[Stored items]
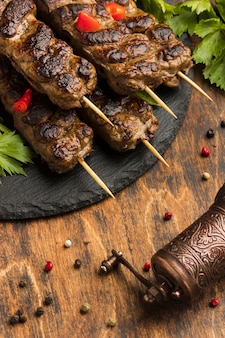 Alto ângulo de saboroso kebab no prato com condimentos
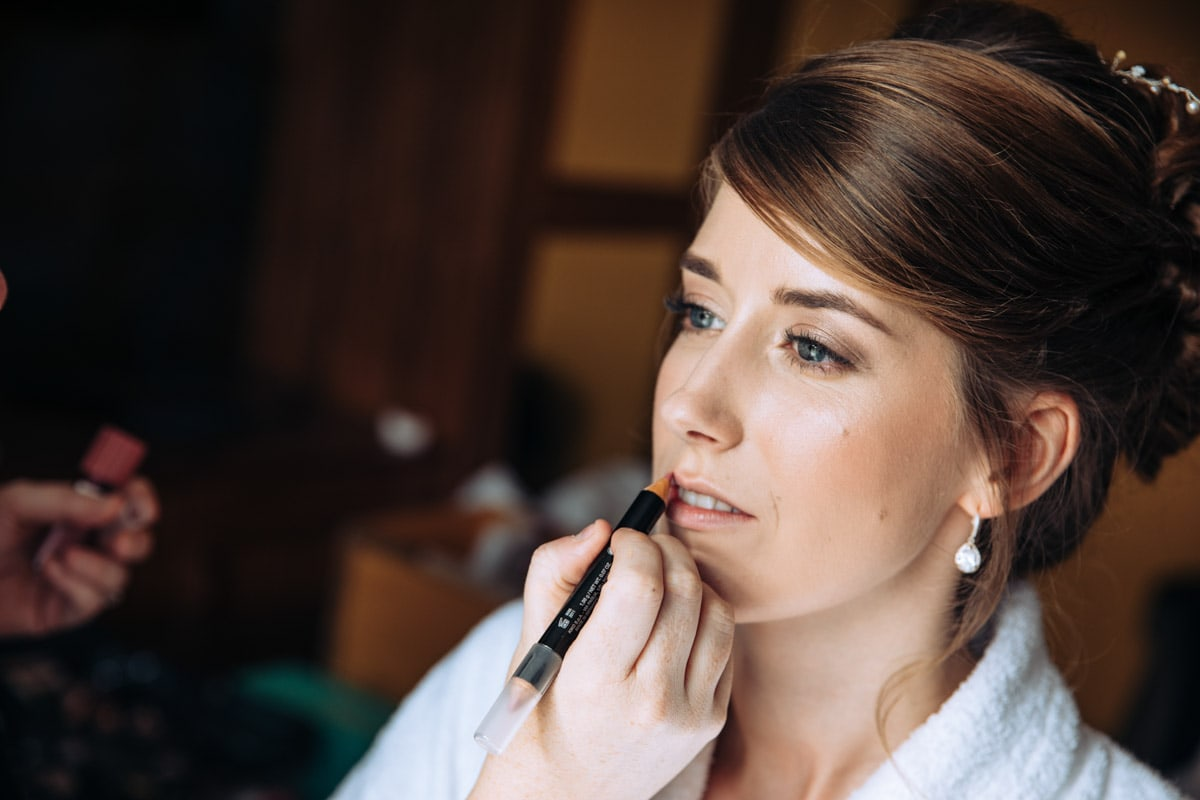 bride getting on makeup at thornton hall hotel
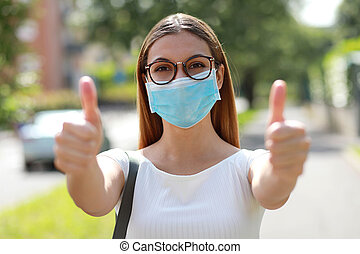 Portrait of optimistic girl wearing protective mask showing thumbs up in city street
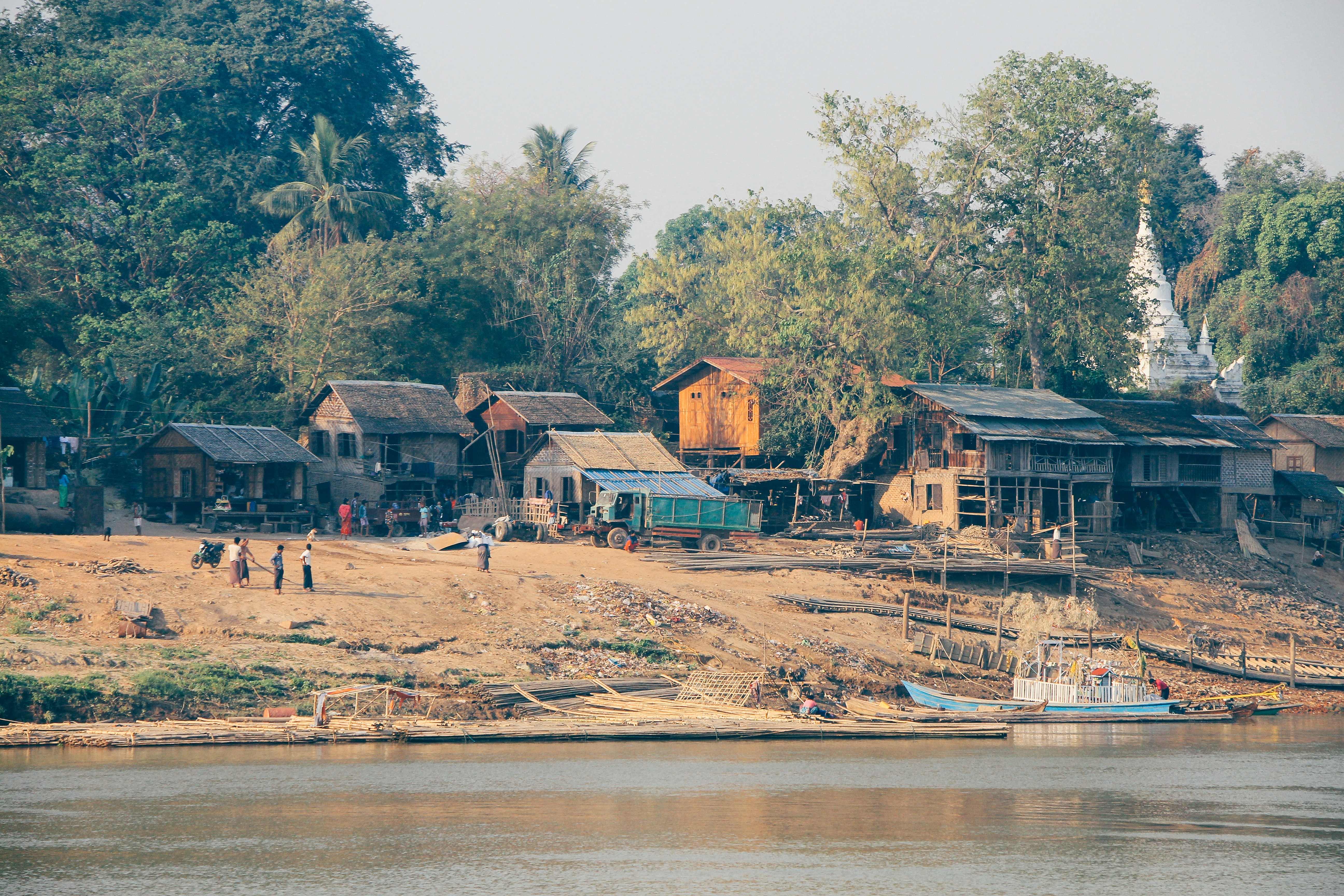 A small village with wooden houses, trees, few people and a river next to it in old began.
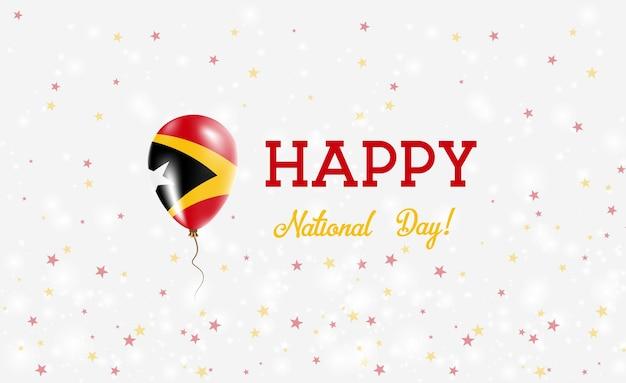 Plakat patriotyczny z okazji święta narodowego timoru wschodniego. latający balon gumowy w kolorach flagi timoru wschodniego. tło święto narodowe timoru wschodniego z balonem, konfetti, gwiazdy, bokeh i błyszczy.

__Task statement__
The answer should be the records above, unchanged, with the pictures omitted.

__Solution to the exercise__
 Alto ângulo de saboroso kebab no prato com condimentos
 bride getting on makeup at thornton hall hotel
 Portrait of optimistic girl wearing protective mask showing thumbs up in city street
 A small village with wooden houses, trees, few people and a river next to it in old began.
 Plakat patriotyczny z okazji święta narodowego timoru wschodniego. latający balon gumowy w kolorach flagi timoru wschodniego. tło święto narodowe timoru wschodniego z balonem, konfetti, gwiazdy, bokeh i błyszczy.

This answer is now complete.